*Given data*.
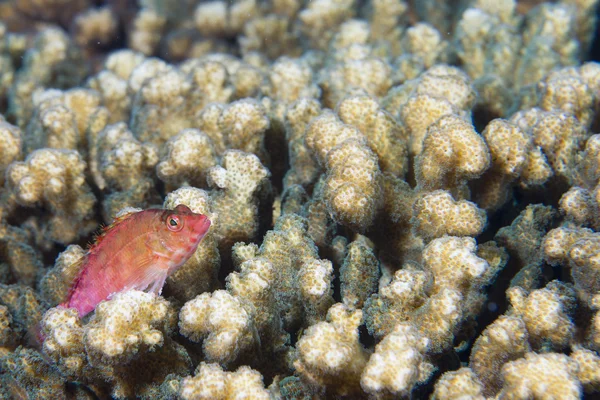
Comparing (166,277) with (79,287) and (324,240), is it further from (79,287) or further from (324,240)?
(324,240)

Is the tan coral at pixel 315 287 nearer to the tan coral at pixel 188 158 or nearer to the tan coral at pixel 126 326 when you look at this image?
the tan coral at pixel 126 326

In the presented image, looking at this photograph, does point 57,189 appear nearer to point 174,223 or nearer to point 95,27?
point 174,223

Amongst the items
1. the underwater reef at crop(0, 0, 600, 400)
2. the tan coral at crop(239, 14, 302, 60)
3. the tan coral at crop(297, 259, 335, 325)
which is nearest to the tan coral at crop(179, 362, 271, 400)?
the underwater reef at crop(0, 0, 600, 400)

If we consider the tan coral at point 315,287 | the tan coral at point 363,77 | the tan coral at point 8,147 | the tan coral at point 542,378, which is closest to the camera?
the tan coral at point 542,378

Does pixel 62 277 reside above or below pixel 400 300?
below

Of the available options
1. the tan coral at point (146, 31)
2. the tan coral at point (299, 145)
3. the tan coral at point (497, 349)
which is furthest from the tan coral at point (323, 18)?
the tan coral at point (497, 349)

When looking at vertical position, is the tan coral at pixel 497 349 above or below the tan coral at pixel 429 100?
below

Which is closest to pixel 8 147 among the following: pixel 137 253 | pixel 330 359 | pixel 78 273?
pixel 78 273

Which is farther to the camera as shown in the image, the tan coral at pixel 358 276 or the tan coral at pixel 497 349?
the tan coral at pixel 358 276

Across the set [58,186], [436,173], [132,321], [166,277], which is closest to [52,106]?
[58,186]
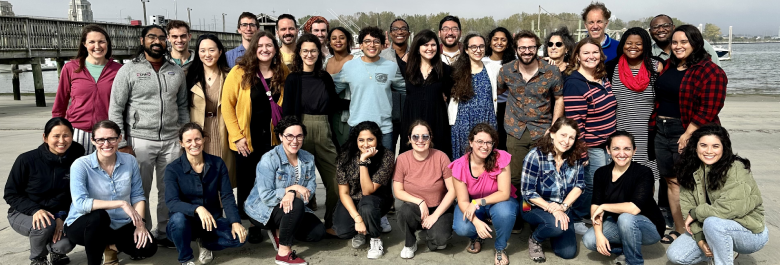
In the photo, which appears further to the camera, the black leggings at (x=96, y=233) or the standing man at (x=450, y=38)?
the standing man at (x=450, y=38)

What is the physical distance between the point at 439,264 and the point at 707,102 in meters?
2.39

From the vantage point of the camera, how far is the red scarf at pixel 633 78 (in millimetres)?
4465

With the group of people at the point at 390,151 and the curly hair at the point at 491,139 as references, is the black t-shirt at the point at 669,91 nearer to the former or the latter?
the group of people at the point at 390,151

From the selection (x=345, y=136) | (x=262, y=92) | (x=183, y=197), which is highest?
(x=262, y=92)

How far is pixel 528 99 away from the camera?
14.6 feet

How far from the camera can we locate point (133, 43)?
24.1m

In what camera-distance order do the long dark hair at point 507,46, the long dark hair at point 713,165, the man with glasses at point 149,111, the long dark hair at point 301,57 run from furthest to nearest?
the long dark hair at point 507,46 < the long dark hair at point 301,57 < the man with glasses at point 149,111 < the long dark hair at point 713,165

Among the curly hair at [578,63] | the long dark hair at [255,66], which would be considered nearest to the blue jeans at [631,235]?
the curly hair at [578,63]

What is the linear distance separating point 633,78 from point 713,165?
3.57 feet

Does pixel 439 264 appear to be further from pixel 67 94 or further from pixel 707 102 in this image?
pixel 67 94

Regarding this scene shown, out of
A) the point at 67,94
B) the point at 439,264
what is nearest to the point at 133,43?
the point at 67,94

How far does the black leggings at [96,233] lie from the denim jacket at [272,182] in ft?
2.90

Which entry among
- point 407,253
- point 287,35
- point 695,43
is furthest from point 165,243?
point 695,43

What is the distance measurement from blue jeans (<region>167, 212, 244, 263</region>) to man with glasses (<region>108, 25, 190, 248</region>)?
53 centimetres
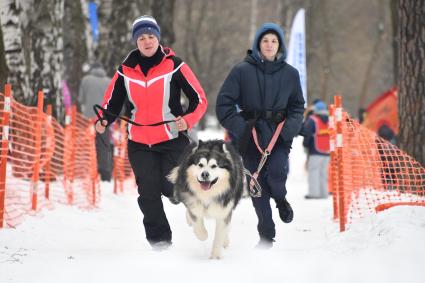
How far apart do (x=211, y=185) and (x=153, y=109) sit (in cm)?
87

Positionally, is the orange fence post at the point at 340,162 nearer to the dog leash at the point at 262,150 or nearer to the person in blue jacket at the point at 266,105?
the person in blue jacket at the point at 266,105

*Given task*. Update the material from the line with "How far does" up to and including its final line, replacing "furthest" with "farthest" and keeping all else unchanged. Leave the pictures out of your answer.

*Correct response*.
How far does the black leggings at [96,233] lie from the denim jacket at [272,182] in ft?
2.90

Which entry among
- point 407,253
- point 287,35
- point 695,43
is farthest from point 165,243?
point 695,43

What is the distance measurement from blue jeans (<region>167, 212, 244, 263</region>) to man with glasses (<region>108, 25, 190, 248</region>)?
53 centimetres
How far apart do (x=211, y=185) and (x=153, y=109) sit (in cm)?
87

Positionally, is the orange fence post at the point at 340,162 nearer to the dog leash at the point at 262,150 or nearer to the person in blue jacket at the point at 266,105?
the person in blue jacket at the point at 266,105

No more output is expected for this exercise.